A recent study indicates that the decrease in brain volume linked to new Alzheimer’s disease immunotherapies may stem from the elimination of amyloid plaques rather than from neural loss or overall brain activity reduction.
A recent study led by researchers from UCL suggests that the decrease in brain volume associated with innovative immunotherapies for Alzheimer’s disease could be due to the elimination of amyloid plaques, rather than the loss of neurons or brain matter.
This research, published in Lancet Neurology, analyzed data from twelve distinct trials focusing on amyloid-targeting immunotherapies, including lecanemab, which has recently received approval from the UK’s MHRA regulator.
Although brain shrinkage is typically seen as a negative outcome, the research team noted that the increased volume loss was consistent across various studies and correlated with the therapy’s effectiveness in eliminating amyloid; it did not demonstrate any harmful effects.
The researchers believe that the changes in brain volume observed could primarily result from the removal of amyloid plaques, which are frequently found in Alzheimer’s patients, suggesting that this volume loss may not be something to worry about.
To label this phenomenon, the research team introduced the term “amyloid-removal-related pseudo-atrophy,” or ARPA.
Professor Nick Fox, the senior author and Director of the UCL Dementia Research Centre, stated: “Amyloid-targeting monoclonal antibodies represent a major advancement in Alzheimer’s disease treatment. These antibodies work by binding to amyloid plaques and facilitating their removal from the brain.”
“One point of contention has been the impact of these treatments on brain volume. Loss of brain volume is a common characteristic of Alzheimer’s disease due to the gradual loss of neurons.”
“However, amyloid immunotherapy has repeatedly shown an increase in brain volume loss, raising concerns in the media and medical literature about potential, unrecognized harm to the brains of treated patients.”

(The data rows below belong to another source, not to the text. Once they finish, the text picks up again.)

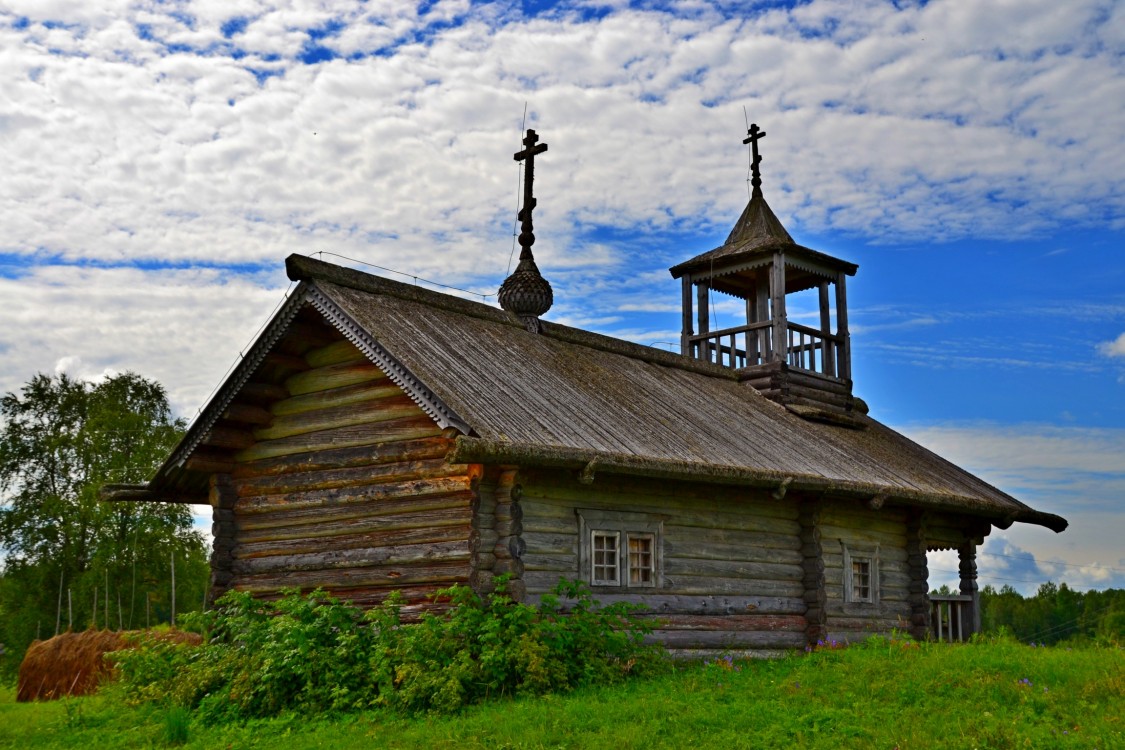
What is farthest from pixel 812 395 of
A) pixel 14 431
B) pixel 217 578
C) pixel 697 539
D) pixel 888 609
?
pixel 14 431

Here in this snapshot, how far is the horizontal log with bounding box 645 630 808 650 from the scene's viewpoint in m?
14.4

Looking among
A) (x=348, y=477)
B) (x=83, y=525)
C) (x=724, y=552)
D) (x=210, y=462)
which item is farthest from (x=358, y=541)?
(x=83, y=525)

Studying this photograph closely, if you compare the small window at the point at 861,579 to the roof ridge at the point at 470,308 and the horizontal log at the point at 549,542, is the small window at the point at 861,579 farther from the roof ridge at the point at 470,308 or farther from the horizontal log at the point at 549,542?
the horizontal log at the point at 549,542

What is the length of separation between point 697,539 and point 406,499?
4063mm

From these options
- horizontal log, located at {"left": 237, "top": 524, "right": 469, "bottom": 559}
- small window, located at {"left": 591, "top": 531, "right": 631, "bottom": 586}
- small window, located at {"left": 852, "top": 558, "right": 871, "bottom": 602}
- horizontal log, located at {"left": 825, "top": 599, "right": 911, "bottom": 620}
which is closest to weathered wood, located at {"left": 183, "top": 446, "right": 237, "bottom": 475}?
horizontal log, located at {"left": 237, "top": 524, "right": 469, "bottom": 559}

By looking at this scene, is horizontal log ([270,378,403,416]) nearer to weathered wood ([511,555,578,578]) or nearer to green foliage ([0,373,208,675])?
weathered wood ([511,555,578,578])

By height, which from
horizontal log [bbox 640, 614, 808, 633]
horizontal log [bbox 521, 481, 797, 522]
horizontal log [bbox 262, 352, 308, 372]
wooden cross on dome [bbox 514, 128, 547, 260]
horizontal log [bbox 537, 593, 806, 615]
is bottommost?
horizontal log [bbox 640, 614, 808, 633]

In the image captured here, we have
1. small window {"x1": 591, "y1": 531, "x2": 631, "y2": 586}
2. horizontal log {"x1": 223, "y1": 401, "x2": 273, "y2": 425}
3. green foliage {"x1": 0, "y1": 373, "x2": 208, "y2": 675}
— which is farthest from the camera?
green foliage {"x1": 0, "y1": 373, "x2": 208, "y2": 675}

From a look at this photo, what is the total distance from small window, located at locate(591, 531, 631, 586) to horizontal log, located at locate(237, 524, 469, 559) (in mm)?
1892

“Yet, based on the existing data, we believe that this increase in volume change is a predictable result of removing harmful amyloid plaques from the brains of Alzheimer’s patients.”
Dr. Christopher Belder, the first author from the UCL Dementia Research Centre and The University of Adelaide, added: “We urge improved documentation of these changes in clinical trials and further analysis to gain a clearer understanding of how these therapies affect brain volume as they become more widely used.”
In August, the Medicines and Healthcare Products Regulatory Agency (MHRA) approved lecanemab for use in the early stages of Alzheimer’s disease in the UK.
This medication works by targeting beta amyloid, a protein that accumulates in the brains of individuals with Alzheimer’s and is believed to trigger neuronal dysfunction and cell death.
The National Institute for Health and Care Excellence (NICE), which determines whether drugs should be available through the NHS, has released draft guidance indicating that the advantages of lecanemab are too minor to warrant its cost to the NHS. However, this decision will be reconsidered following public consultations and a second independent committee meeting later in the year.